Saturday, February 11, 2012

The state has no legitimate interest in denying marriage equality!


America is on the verge of giving marriage equality to gays and lesbians, a victory for both the Gospel and the U.S. Constitution. Praise God and Thomas Jefferson.

The responses to the Ninth Circuit’s decision on Proposition 8 were predictable. “Liberal, unelected judges” are attacking traditional marriage, screamed one of the presidential candidates.

The LDS Church, a Proposition 8 supporter, responded to the Deseret News, "California voters have twice determined in a general election that marriage should be recognized as only between a man and a woman," Church spokesman Scott Trotter said in the statement. "We have always had that view. Courts should not alter that definition, especially when the people of California have spoken so clearly on the subject."

In this case the right at stake is the right to marry whom you choose.
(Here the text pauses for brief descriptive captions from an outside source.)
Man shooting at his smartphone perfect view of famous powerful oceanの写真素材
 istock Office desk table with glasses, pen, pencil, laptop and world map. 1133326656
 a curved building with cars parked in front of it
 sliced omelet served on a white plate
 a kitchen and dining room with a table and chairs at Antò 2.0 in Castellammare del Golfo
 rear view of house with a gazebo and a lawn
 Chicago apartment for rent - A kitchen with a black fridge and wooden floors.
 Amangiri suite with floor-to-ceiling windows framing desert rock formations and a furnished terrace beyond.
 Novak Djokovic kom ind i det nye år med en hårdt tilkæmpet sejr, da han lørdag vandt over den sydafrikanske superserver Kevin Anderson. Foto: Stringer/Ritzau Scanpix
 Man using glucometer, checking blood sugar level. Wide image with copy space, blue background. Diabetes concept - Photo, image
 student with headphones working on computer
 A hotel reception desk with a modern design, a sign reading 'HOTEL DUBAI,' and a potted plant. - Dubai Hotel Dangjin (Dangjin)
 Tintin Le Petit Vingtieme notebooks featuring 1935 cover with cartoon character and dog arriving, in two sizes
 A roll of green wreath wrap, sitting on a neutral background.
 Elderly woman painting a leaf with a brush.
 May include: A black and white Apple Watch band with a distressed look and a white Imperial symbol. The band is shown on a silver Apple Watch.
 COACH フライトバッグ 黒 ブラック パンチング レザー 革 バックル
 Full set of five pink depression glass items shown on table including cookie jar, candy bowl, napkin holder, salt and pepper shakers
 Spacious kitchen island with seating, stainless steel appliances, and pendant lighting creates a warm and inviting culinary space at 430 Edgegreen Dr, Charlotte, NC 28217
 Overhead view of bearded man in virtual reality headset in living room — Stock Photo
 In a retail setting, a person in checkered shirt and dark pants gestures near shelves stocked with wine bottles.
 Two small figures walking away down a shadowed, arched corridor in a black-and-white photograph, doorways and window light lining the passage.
Would the critics have targeted those “liberal, unelected judges” if it had been another “right.” What if Massachusetts voters passed a referendum banning handguns? Gun rights advocates would have been up in arms. They’d expect judges to rule voters cannot pass unconstitutional measures.

And they’d be right.

This isn’t the first time voters’ emotions have been inflamed enough to pass ballot measures violating the constitution and judges have been asked to preserve the constitution against the pitchfork crowd. Colorado voters passed one preventing communities from providing homosexuals with "minority status, quota preferences, protected status or claim of discrimination.”
The Supreme Court ruled the voters couldn’t do that. In Romer vs. Evans, the Court ruled neither governments nor voters have any legitimate interest in denying rights to people based on their sexual preference.
There is nothing new about state and local governments (and sometimes voters) trying to deprive one group of people or another of certain rights. They always have their reasons. The reasons most opponents advance for denying marriage licenses to same-sex couples are narrowly religious in nature. They talk about “traditional” or “Biblical” marriage, the purpose of procreation and the historic nature of marriages between one man and one woman.
The ruling says, "Although the Constitution permits communities to enact most laws they believe to be desirable, it requires that there be at least a legitimate reason for the passage of a law that treats different classes of people differently. There was no such reason that Proposition 8 could have been enacted.”

Just as Southern views of blacks were not upheld as “legitimate” reasons to prevent them from voting, your views of the nature of someone else’s marriage is not a legitimate cause to deny that right.

Prop 8 "serves no purpose, and has no effect, other than to lessen the status and human dignity of gays and lesbians in California, and to officially reclassify their relationships and families as inferior to those of opposite-sex couples," Judge Stephen Reinhardt wrote in the opinion.

It doesn’t matter whether an unconstitutional law is passed by the city council, the legislature or the voters. Using voters instead of legislators to deny rights does not elevate the result above the US Constitution.
Opponents of marriage equality should understand that lawmakers in a free society cannot use their or your religious beliefs to prop up any law they want to enact. When they do, the “unelected judges” have little choice but to strike it down. In a free society, the courts stand between us and those who would deny us our rights.
Religious beliefs on this issue are not uniform. Many believers think the institution of marriage is best served by allowing people who are in loving relationships to marry regardless of their sexual orientation. We believe the hallmarks of a good marriage, e.g. love, honesty, loyalty, commitment, devotion, all are as much a part of a same-sex marriage as one between a man and a woman.
The Courts teach that if same-sex marriage violates your religious beliefs, take the case to the congregation of your church, not to the halls of our legislature or the public ballot.